In our times entire generations are growing up in environments in­clined to reciprocity. They are conditioned to question and challenge and take part in decision making. The paternalism and absolutism of religions are alien to their emotional reference.

It is startling to hear people talk of "freedom of religion." Religion itself is unfree. What some people want is the right to be unfree.

2— Religions thrived for thousands of years mainly because they brought comfort and hope at a time when life was largely a relentless cycle of suffering. They offered support and love to those who felt unloved or abandoned. They offered reassuring rationales for people's misfortunes. Religions gave them goals and direction and purpose in life. Most religions even promised some kind of everlasting life after death.

There is still much suffering in the world. But in the more advanced areas of our planet the level of suffering is steadily receding. Hunger —privation—crippling diseases—onslaughts of nature—high death rate—these are not common realities of modern life. Most people can cope on their own with their problems.

For those who cannot cope the modern world offers numerous ther­apeutic supports such as networks of friendships—professional and creative fulfillments—psychotherapy—hypnotherapy—counseling . . . These comforting therapies work better in the modern world than the simplistic palliatives of religion.

3— Religions—like other absolutist systems that demand total acceptance—depend on information monopoly for their survival. Au­thoritarian movements always insist on determining what information should be made available to people.

But we live in what has been called the "information age." Infor­mation is all around us.

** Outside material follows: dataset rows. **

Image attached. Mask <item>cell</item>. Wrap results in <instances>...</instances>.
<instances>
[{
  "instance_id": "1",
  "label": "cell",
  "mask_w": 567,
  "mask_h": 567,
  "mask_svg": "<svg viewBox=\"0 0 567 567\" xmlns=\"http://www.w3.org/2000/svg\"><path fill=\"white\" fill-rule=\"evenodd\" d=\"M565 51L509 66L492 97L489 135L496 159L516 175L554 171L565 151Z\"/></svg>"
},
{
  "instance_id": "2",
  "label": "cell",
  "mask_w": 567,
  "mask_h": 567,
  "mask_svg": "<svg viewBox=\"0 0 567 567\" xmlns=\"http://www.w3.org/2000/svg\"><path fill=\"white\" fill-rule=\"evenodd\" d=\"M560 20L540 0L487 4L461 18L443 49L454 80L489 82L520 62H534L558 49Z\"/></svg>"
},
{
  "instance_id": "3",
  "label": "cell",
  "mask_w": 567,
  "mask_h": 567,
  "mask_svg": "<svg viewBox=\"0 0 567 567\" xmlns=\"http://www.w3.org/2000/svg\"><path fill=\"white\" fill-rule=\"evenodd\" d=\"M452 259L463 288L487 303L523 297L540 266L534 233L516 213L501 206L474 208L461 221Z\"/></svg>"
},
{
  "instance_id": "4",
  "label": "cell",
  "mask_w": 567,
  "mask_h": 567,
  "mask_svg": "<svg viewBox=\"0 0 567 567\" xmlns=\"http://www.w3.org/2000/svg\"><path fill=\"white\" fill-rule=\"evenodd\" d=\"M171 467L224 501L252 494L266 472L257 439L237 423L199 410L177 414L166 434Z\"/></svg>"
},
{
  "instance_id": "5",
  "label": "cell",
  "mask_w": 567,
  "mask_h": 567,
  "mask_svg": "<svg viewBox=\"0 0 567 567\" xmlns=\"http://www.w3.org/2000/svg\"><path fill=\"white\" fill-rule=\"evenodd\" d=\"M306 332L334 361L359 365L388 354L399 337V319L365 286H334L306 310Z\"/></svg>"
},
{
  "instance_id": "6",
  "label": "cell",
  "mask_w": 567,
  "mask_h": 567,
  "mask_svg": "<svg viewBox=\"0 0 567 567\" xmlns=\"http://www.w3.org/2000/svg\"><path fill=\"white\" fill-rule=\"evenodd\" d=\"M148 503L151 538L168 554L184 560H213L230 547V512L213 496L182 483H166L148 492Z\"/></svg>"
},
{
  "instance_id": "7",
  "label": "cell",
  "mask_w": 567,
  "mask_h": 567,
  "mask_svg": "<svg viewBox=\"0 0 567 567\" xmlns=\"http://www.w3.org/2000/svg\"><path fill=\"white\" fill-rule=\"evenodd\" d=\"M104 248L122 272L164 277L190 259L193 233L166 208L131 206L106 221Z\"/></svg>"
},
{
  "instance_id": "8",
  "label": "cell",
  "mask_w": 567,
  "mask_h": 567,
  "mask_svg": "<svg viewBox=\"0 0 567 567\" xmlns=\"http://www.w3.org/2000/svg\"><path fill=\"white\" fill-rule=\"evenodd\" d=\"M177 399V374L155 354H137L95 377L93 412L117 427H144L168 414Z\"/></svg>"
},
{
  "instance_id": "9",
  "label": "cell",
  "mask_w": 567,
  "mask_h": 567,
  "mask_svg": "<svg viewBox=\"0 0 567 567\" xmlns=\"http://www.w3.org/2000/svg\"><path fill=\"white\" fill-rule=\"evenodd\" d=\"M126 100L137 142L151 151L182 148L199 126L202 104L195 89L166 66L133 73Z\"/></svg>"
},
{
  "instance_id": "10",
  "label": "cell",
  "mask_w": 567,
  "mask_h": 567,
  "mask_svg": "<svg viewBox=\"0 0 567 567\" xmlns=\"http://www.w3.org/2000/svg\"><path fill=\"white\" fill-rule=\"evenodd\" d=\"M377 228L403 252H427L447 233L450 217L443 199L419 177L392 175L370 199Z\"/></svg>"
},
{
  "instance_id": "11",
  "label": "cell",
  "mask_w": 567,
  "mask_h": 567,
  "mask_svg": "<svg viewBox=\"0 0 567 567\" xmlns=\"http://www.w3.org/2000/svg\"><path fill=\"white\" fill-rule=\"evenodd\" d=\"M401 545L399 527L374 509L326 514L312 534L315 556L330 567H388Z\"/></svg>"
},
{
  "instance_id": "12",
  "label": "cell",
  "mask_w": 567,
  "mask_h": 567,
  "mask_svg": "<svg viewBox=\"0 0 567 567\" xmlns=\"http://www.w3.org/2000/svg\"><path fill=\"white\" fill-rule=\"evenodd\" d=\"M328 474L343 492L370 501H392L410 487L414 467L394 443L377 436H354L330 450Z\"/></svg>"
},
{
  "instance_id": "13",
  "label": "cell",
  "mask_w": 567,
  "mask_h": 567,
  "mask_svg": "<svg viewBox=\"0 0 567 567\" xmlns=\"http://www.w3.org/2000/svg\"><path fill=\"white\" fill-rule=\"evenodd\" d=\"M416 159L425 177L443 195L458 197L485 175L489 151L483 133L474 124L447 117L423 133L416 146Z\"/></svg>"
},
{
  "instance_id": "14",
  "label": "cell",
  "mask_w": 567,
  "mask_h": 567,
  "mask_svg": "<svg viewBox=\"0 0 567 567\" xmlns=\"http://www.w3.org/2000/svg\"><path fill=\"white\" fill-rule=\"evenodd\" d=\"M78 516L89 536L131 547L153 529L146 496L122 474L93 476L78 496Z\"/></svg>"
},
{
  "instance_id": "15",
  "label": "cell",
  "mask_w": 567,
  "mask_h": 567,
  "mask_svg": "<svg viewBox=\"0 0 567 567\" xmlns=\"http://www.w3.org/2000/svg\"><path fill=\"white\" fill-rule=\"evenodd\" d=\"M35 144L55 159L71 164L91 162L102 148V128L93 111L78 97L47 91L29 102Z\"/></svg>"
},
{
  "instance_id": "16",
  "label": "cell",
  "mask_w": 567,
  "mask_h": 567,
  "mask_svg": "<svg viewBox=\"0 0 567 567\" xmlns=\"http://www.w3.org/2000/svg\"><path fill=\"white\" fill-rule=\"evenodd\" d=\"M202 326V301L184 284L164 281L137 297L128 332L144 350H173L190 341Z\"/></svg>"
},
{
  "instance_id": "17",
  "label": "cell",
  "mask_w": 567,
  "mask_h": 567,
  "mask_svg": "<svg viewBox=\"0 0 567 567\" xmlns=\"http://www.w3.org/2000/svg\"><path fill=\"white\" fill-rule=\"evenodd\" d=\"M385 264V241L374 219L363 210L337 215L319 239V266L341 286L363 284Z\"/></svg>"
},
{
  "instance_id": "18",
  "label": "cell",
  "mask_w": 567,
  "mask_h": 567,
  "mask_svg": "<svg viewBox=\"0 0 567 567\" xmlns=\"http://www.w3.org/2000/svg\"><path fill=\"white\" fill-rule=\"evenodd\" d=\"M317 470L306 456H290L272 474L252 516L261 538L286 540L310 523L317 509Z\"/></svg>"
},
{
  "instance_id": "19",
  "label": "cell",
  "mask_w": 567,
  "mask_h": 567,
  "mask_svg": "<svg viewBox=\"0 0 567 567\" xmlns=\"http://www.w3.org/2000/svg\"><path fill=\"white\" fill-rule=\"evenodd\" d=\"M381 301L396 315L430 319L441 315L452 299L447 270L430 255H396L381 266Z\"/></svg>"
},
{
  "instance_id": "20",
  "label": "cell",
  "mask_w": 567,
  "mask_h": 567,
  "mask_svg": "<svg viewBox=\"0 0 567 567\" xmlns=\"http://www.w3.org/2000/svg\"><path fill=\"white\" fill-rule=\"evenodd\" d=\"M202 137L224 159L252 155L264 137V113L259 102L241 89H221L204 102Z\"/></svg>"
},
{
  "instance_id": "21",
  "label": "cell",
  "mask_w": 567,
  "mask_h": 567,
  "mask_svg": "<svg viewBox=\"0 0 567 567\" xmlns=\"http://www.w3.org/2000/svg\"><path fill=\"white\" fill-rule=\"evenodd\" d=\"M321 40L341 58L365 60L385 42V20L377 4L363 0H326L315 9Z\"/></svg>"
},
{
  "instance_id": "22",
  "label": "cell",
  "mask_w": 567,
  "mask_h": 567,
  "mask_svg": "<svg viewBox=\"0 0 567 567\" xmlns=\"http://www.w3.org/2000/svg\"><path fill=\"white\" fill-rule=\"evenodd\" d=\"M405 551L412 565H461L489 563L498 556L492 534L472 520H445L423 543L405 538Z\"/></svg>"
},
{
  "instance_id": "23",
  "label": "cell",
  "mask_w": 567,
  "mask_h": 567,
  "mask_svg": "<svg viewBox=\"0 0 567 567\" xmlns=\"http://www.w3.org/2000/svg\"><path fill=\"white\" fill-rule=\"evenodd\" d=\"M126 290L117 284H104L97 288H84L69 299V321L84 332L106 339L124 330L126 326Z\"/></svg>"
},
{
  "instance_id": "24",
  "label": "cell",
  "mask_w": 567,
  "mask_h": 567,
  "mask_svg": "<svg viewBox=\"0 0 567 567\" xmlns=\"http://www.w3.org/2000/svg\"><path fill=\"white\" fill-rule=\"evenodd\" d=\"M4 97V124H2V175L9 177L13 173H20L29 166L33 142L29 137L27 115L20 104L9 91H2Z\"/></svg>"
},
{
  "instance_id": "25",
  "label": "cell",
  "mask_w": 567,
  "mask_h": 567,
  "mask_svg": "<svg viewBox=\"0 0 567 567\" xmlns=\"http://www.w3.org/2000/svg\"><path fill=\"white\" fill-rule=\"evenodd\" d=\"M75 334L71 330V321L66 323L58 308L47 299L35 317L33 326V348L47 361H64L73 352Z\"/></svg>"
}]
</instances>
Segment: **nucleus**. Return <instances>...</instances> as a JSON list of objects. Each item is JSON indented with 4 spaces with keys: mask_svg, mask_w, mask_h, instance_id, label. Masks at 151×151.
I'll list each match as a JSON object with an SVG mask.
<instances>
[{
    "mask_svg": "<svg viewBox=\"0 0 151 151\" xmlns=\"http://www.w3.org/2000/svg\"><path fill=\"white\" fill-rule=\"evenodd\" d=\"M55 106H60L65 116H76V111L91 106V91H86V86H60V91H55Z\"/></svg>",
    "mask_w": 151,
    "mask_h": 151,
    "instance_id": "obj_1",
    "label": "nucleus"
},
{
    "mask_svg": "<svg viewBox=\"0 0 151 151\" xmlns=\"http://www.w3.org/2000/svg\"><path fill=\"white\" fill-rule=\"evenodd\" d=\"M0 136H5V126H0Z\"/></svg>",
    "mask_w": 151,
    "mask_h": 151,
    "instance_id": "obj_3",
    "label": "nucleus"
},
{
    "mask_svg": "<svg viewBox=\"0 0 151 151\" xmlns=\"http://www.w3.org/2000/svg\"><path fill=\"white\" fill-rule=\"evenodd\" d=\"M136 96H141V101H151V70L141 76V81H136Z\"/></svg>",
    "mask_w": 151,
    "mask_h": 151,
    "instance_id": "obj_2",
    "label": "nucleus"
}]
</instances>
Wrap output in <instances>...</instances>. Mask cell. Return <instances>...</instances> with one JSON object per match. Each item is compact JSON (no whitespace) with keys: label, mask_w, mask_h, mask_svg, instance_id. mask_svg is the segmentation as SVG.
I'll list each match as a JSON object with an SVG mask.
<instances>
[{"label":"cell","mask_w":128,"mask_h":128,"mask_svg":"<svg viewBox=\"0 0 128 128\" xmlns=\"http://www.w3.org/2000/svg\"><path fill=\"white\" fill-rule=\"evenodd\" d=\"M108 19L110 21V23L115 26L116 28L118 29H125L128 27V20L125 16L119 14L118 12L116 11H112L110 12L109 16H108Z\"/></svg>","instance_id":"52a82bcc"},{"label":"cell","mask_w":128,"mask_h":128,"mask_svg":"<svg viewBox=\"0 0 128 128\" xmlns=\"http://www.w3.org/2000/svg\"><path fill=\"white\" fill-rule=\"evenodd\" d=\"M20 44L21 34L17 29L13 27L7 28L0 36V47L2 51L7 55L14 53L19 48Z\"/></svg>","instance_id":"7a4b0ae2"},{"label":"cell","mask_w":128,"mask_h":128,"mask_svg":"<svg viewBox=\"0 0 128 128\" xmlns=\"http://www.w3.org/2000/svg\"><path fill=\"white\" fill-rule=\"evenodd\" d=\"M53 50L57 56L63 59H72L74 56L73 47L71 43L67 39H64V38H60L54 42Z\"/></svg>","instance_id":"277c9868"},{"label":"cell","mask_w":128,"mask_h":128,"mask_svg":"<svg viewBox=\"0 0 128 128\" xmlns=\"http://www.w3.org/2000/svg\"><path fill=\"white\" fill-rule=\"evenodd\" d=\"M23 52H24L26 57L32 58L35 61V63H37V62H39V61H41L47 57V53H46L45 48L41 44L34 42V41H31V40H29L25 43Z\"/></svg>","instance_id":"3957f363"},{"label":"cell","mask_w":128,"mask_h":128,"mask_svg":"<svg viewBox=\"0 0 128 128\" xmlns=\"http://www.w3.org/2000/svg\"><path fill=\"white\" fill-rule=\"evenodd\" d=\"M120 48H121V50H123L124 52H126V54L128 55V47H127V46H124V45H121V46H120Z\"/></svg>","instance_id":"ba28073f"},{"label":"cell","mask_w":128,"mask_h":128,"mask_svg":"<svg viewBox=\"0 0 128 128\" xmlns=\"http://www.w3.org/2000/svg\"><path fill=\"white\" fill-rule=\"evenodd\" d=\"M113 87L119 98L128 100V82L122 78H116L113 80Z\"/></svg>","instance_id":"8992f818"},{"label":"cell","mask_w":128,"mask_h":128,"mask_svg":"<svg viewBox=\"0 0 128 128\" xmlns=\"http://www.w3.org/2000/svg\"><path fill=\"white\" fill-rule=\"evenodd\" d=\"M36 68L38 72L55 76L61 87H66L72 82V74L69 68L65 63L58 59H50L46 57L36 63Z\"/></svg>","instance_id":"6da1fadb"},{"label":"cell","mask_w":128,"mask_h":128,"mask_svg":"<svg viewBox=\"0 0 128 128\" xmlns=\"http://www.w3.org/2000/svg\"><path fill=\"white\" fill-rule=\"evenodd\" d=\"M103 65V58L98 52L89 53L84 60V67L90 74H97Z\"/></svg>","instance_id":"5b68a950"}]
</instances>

It gushes out from countless sources. It is increasingly difficult to control information—manipulate it—shut it down. In such an information-intensive environment religion has more and more difficulty exercising unilateral influence.

Every day the sciences are expanding our knowledge base. Each time we learn a little more about the origins of our universe and the solar system and our planet we undermine the basic premises and causalities of religion. Each time we learn a little more about the genesis of living organisms in the oceans and the origins of primates and hominids and the evolution of intelligence and speech we undermine the basic premises and dogmas of religions.

The cumulative buildup of this secular information-environment has its greatest impact on youth.